Nous demandons qu’on sépare nettement Ripolin et Picasso, soit :
•une pédagogie de la communication, indispensable, qui mène les élèves à la maîtrise de l’orthographe de notre langue, à l’écriture d’un compte rendu, d’un rapport de stage, d’un tract ou de tout autre écrit social ; qui dispense les étudiants de BTS de réviser dans les vieux manuels d’E et O. Bled, pour pouvoir rendre un compte rendu de stage en entreprise à peu près correct !
• un véritable enseignement de la littérature, en suivant les propositions du Professeur Georges Legros (Université de Namur) à qui nous devons beaucoup pour la conception de ce texte, du Professeur Christian Vandendorpe (Université Ottawa, Québec), qui n’hésite pas, dès 1992, à proposer, à contre-courant de la doxa du moment, la lecture obligée d’une sélection d’œuvres « classiques », redéfinies comme celles qui ont « ouvert un nouveau champ d’exploration à la littérature, et parfois même radicalement modifié l’horizon d’attente à l’égard de l’œuvre littéraire », celles « dont la lecture constitue le plus court chemin pour amener l’élève à se donner un prototype d’un genre donné, parce que des centaines d’autres œuvres n’ont fait qu’exploiter le champ ouvert par elle [s] ou en préparer la venue.
Cette distinction permettrait une évaluation cohérente au baccalauréat de français. En supprimant l’oral, qui se passe souvent dans des conditions difficiles pour les candidats et pour les examinateurs, il serait possible d’établir deux épreuves écrites de deux ou quatre heures chacune, dont les coefficients seraient modulés selon les sections, l’une pour évaluer les compétences en matière de communication, de maîtrise des discours, en particulier du discours argumentatif ; l’autre pour étudier à loisir un beau texte littéraire, en prenant calmement le temps de le lire et de se l’approprier, ou pour élaborer une dissertation sur une des œuvres « prototypes » évoquées plus haut.

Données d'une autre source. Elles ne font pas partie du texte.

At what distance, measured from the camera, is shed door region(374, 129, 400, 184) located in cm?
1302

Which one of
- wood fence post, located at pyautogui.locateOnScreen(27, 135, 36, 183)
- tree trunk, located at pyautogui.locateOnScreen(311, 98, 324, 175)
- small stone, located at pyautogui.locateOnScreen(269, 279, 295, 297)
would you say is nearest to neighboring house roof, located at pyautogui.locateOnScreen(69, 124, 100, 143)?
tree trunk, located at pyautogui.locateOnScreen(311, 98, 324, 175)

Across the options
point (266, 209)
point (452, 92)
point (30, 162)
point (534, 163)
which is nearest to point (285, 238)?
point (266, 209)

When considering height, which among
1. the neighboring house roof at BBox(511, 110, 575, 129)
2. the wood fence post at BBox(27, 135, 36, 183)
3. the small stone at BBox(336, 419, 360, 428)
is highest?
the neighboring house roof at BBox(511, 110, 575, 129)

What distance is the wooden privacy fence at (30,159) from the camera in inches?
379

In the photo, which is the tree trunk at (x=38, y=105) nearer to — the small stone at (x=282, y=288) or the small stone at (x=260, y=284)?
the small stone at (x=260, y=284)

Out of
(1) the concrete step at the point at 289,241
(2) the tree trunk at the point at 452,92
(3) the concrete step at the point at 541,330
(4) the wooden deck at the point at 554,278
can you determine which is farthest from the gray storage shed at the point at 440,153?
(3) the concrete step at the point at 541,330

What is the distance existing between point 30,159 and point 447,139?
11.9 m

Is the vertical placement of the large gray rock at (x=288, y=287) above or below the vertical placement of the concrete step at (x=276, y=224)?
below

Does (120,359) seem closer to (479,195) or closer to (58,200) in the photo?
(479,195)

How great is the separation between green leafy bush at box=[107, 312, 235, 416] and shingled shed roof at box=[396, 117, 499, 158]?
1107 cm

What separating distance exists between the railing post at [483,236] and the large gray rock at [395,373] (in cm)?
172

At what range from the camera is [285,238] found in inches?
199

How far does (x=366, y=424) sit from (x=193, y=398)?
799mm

Nous refusons l’éclatement des savoirs et des savoir-faire, la délégitimation des contenus de notre discipline, le mélange bourbeux, dans une même séquence, de textes littéraires et d’écrits sociaux sur le thème de la tomate ou de la pile Volta, le texte-prétexte.
Nous désirons qu’on cesse d’instrumentaliser la littérature pour les besoins de la citoyenneté.
Nous appelons de tout cœur des « experts » humbles et courageux, capables d’élaborer un corpus d’œuvres qui méritent de faire partie de notre culture commune, de notre « connaissance partagée », qui entendent toutes les voix de manière sereine et constructive, qui sachent définir un « quoi enseigner » sans se perdre dans les directives infinies et toutes relatives d’un « comment enseigner », qui cessent de faire peser un soupçon dépassé et stérile sur le « patrimoine » et sur ses « héritiers » : nous sommes TOUS des héritiers.